Türkiye İstatistik Kurumu verilerine göre Ocak-Haziran döneminde İzmir’de konut satışı yaklaşık 31 bin adet olarak gerçekleşti. İzmir Emlak Komisyoncuları Odası Yönetim Kurulu Başkanı Mesut Güleroğlu, İzmir’de 2023 yılının ilk 6 ayında konut satış oranlarının geçtiğimiz yılın aynı dönemine göre yüzde 70 oranında gerilediğini söyledi. Güleroğlu, “Konut kredisi faiz oranları çok yükseldi, özel bankaların konut kredi faizleri yüzde 2,5’tan başlıyor.
Öte yandan düşük faizli kredilerde ise limitleri düşürdüler. Yani bugün bankalar talep edilen kredinin yüzde 25’ini karşılıyor, geri kalan meblağın vatandaşın tamamlaması gerekiyor, vatandaşta da para yok. Ayrıca konut fiyatları da bir yerde sabitlendi, vatandaş konut kredisi çekip ev alamadığı için fiyatlar sabit kalıyor. Yalnız İzmir’de Çeşme Urla, Seferihisar Foça gibi yerlerde fiyatlar hareketli. Bergama, Tire, Dikili gibi ilçelerimizde ise tarım arazilerine talep olduğunu görüyoruz” dedi.
"Gayrimenkul lokomotif sektör oldu”
Konut kredisi faiz oranlarının aşağı çekilmesi ve limitlerin de yükseltilmesi gerektiğini söyleyen Güleroğlu, bunlar yapıldığı takdirde gayrimenkul sektöründe yeniden bir hareketlenme başlayacağı öngörüsünde bulunarak, “Konut kredisi aşağı düştüğünde de konut fiyatları yüzde 35-50 civarı artıyor. Hükümet şu an nasıl döviz kuru üzerinde baskı uyguluyorsa, konut kredisi oranlarına da baskı uyguluyor” dedi.
Gayrimenkul sektörünün önünün açılması gerektiğini ifade eden Güleroğlu, “Sektörümüz 350 iş kolunu içinde barındıran bir büyük bir sektör. 1994 ekonomik krizinden sonra gayrimenkul sektörü ön plana çıktı ve lokomotif sektörlerden biri oldu. Bu sistem böyle devam ederse küçük müteahhitler ayakta kalamayacak, küçük esnaf da ayakta kalamaz. Hükümetin sektörümüzü ve küçük esnafı vergi borçları, SGK gibi konularda desteklemesi lazım. Ciddi bir gayrimenkul reformu yapılması gerekiyor “dedi.

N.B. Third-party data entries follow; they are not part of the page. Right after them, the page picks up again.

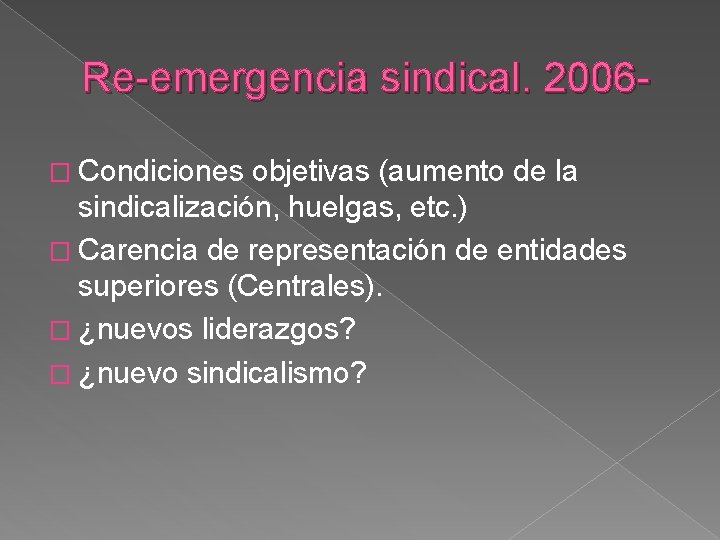 Re-emergencia sindical. 2006-

Condiciones objetivas (aumento de la sindicalización, huelgas, etc.)

Carencia de representación de entidades superiores (Centrales).

¿nuevos liderazgos?

¿nuevo sindicalismo?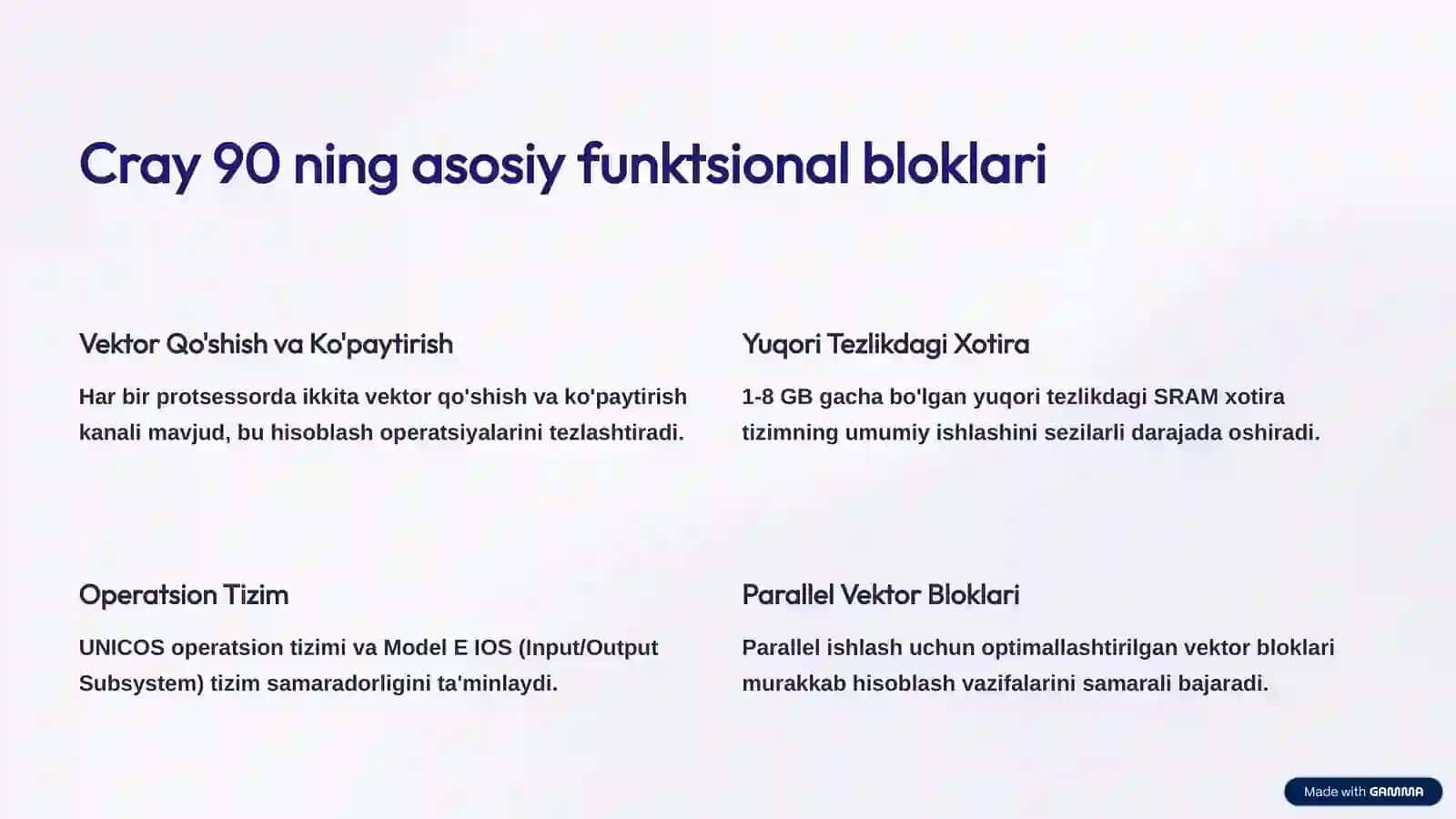 Cray 90 ning asosiy funktsional bloklari

Vektor Qo'shish va Ko'paytirish

Har bir protsessorda ikkita vektor qo'shish va ko'paytirish kanali mavjud, bu hisoblash operatsiyalarini tezlashtiradi.

Yuqori Tezlikdagi Xotira

1-8 GB gacha bo'lgan yuqori tezlikdagi SRAM xotira tizimning umumiy ishlashini sezilarli darajada oshiradi.

Operatsion Tizim

UNICOS operatsion tizimi va Model E IOS (Input/Output Subsystem) tizim samaradorligini ta'minlaydi.

Parallel Vektor Bloklari

Parallel ishlash uchun optimallashtirilgan vektor bloklari murakkab hisoblash vazifalarini samarali bajaradi.

Made with GAMMA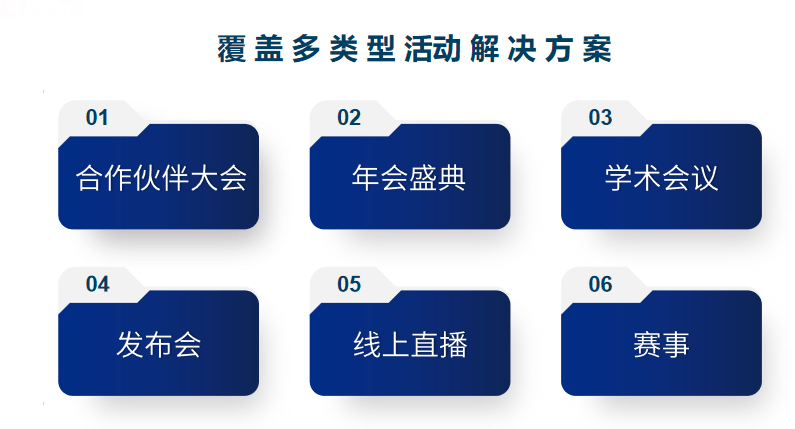 覆盖多类型活动解决方案

01
合作伙伴大会

02
年会盛典

03
学术会议

04
发布会

05
线上直播

06
赛事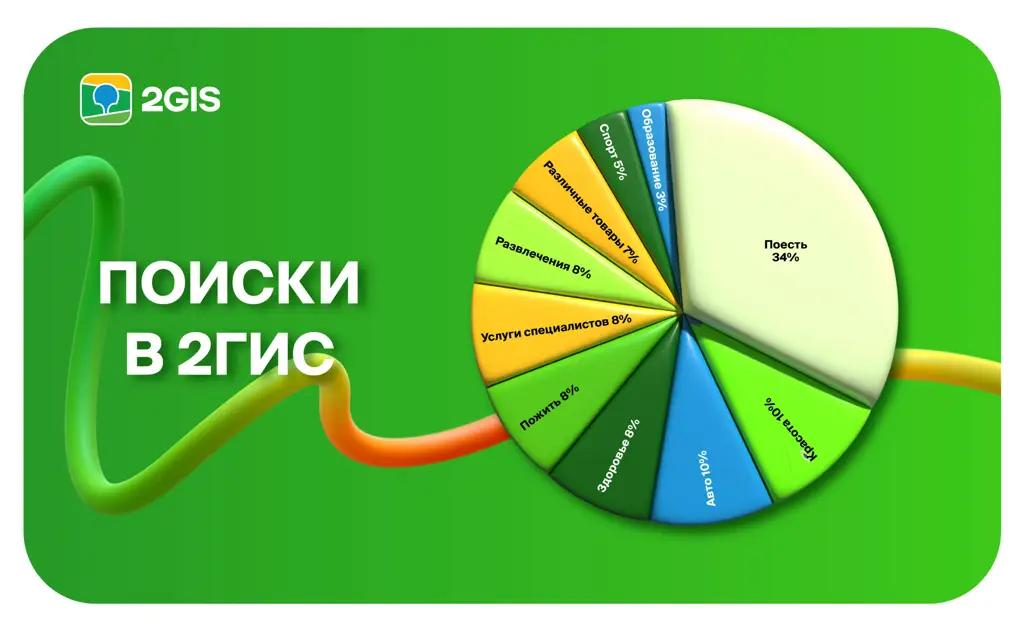 2GIS

ПОИСКИ В 2ГИС

Поесть 34%

Красота 10%

Авто 10%

Здоровье 8%

Пожить 8%

Услуги специалистов 8%

Развлечения 8%

Различные товары 7%

Спорт 5%

Образование 3%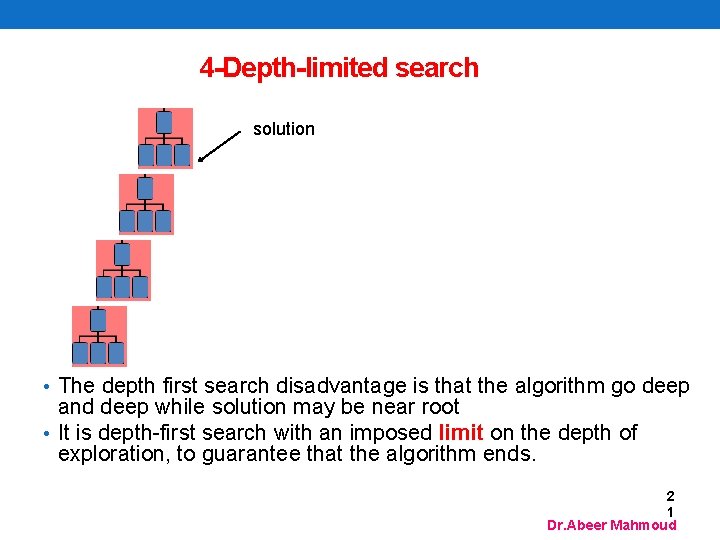 4-Depth-limited search

solution

• The depth first search disadvantage is that the algorithm go deep and deep while solution may be near root
• It is depth-first search with an imposed limit on the depth of exploration, to guarantee that the algorithm ends.

21

Dr.Abeer Mahmoud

“Konut ve sanayi alanı kalmadı”
İzmir’de gerek konut gerekse sanayi imarlı arsa bulmanın çok zor olduğunun da altını çizen Güleroğlu, “İlimizde OSB’ler kurulması ve gelişmesi lazım. Öte yandan bakıyoruz sanayici de kan ağlıyor. İzmir’de konut alanı da sanayi alanı da yok artık. İnşaat yapımı da yok denecek kadar az, müteahhit yapsa bile ya kredi yok ya limitler düşük. Binayı yapıp bekletmek zarar. Şu anda TOKİ’den başka kimse konut üretmiyor. Müteahhitlik de bitmek üzere. Kayda değer bir konut üretimi yok. İzmir’de bir kentsel dönüşüm hareketi de yok. Sadece bina yenileme olarak ufak tefek projeler var.
Ancak bir İstanbul’daki Bursa’daki kentsel dönüşüm gibi bir hareketi maalesef İzmir’de göremiyoruz. Bu konuda da bir dönüşüm hareketi başlamalı. Marka projeler de yok denecek kadar az. Müteahhit artık proje üretmiyor, arsasını elinde tutuyor, şartlar uygun olduğu zaman inşaata başlamayı tercih ediyor. İzmir’in nüfusu gün geçtikçe artıyor, öte yandan da genç bir nüfusa sahibiz. Bu nedenle konut ihtiyacı ve açığı bitmiyor” diye konuştu.